Unique clique residues for the active ligand bound forms of LuxS. The unique clique forming residues in (a) LuxS+KRI w.r.t LuxS+SRH, and (b) LuxS+2KRI w.r.t LuxS+2SRH. The two subunits are given in transparent new cartoon representations and are coloured differently. The unique residues are represented as orange van der Waals spheres and the ones which are near the active sites are depicted as violet van der Waals spheres. It is evident that a larger number of unique clique forming residues are near the active sites of LuxS+2KRI.

Figure 6

Comparison between the hub residues in LuxS_apo-LuxS+2KRI. The central Venn diagram depicts the five systems (LuxS_apo-LuxS+2KRI) as A-E respectively and the different regions are coloured differently. The common regions between LuxS_apo-LuxS+2KRI, LuxS+SRH-LuxS+KRI, and LuxS+2SRH-LuxS+2KRI are coloured deep blue, grey and cyan respectively. The regions which are exclusive to each of LuxS_apo-LuxS+2KRI are highlighted as brown, deep green, yellow, violet, and pink respectively.

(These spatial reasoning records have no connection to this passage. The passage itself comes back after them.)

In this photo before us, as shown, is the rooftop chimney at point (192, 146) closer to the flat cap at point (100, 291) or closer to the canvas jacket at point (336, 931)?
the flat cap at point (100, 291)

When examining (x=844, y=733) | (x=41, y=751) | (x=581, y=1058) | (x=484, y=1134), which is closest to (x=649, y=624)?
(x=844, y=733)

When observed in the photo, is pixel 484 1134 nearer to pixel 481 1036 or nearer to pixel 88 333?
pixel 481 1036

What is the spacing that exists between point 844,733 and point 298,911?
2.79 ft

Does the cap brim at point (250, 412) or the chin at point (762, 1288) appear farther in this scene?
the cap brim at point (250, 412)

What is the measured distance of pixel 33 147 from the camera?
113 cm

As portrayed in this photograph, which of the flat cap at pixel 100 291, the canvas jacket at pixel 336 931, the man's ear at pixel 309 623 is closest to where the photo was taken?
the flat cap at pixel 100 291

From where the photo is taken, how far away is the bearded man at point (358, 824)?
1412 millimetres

Three dimensional representations of such comparisons are also given with the two subunits depicted as new cartoon and coloured differently. The common and exclusive hub residues are represented as van der Waals spheres and colour-coded according to the Venn diagram.

Figure 7

Helmholtz free energy contour map and population distribution profile. The Helmholtz free energy contour map for each of the five simulations (on LuxS_apo-LuxS+2KRI, 10 ns each) and the corresponding population distribution in the 'essential plane' are given in inset.

Figure 8

Reversible first step in the reaction between SRH and LuxS. Reversible exchange of the water molecule occupying the fourth coordination site of Zn²⁺ with the carbonyl group formed upon rearrangement of S-ribosylhomocysteine.